Organic Sage Leaves.
Debbie Recommends: “Whenever I have fresh sage on hand, I want to cook pork. Having said that, I won’t eat industrial pork so only cook with it when we have either in from Glen Oakes or from Bertie’s organic farm. Marinade pork prior to cooking with chopped sage, olive oil and lemon juice. If you like a sweet tone, add raw honey to this and baste as you cook.
Sage also is beautiful with roast vegetables, it’s such a distinctly savory herb, it balances out the sweetness of a tray of roasted vegetables if there is too much sweet in the mix. Sage and lemon are close friends. If you’re roasting mixed vegetables with sage, it’s worth adding some quartered lemon quarters to roast with it and tons of garlic of course.
Burnt sage butter is also beautiful with pretty much anything especially pasta or starch.

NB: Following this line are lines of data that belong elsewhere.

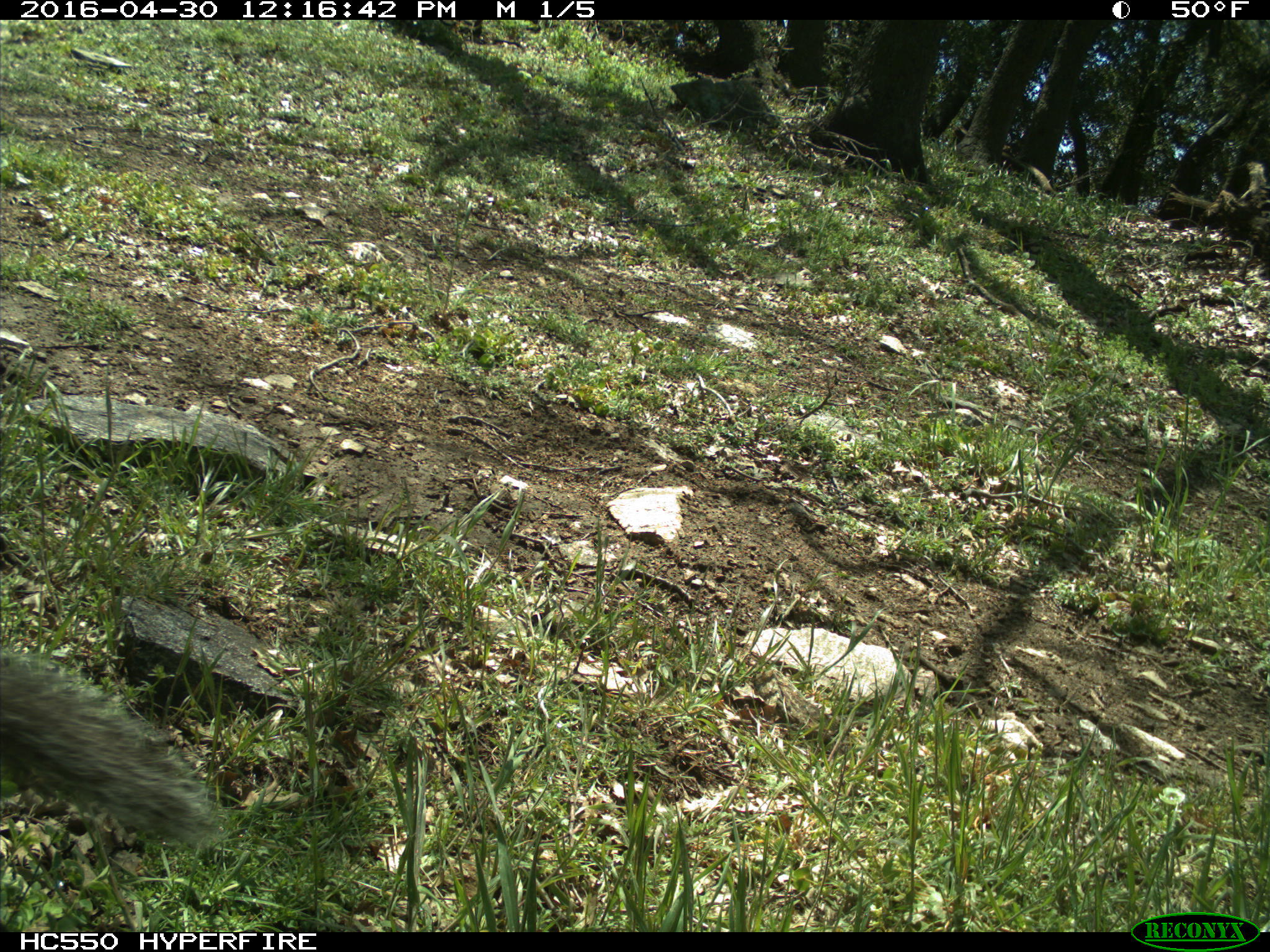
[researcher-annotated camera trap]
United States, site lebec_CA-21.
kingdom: Animalia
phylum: Chordata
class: Mammalia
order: Rodentia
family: Sciuridae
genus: Sciurus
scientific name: Sciurus carolinensis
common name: eastern gray squirrel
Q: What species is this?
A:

I also love sage tea. The health benefits of sage tea are broad and varied. There is evidence (see www.healthline.com) that sage tea has the following benefits – powerful anti-inflammatory and antioxidant compounds; promotes skin health and wound healing, promotes mouth health – gargling with sage tea is recommended as a remedy for halitosis, gum wounds and sore throats (due to powerful antioxidant rosmarinic acid), boosts heart health (lowers triglycerides and cholesterol), reduces severity of hot flashes in menopausal women, may have anti-cancer properties, helps with blood sugar control, promotes brain health and improves mood.
Simply add to a hot water and let it steep for as long as you have patience for. I love adding fresh rosemary to sage as rosemary is incredible for waking up the brain and boosting memory and concentration levels, I always feel particularly sharper with this tea combo and love adding freshly squeezed lemon juice to this. Just always remember to add lemon juice after the water has boiled to maintain the vitamin c levels.”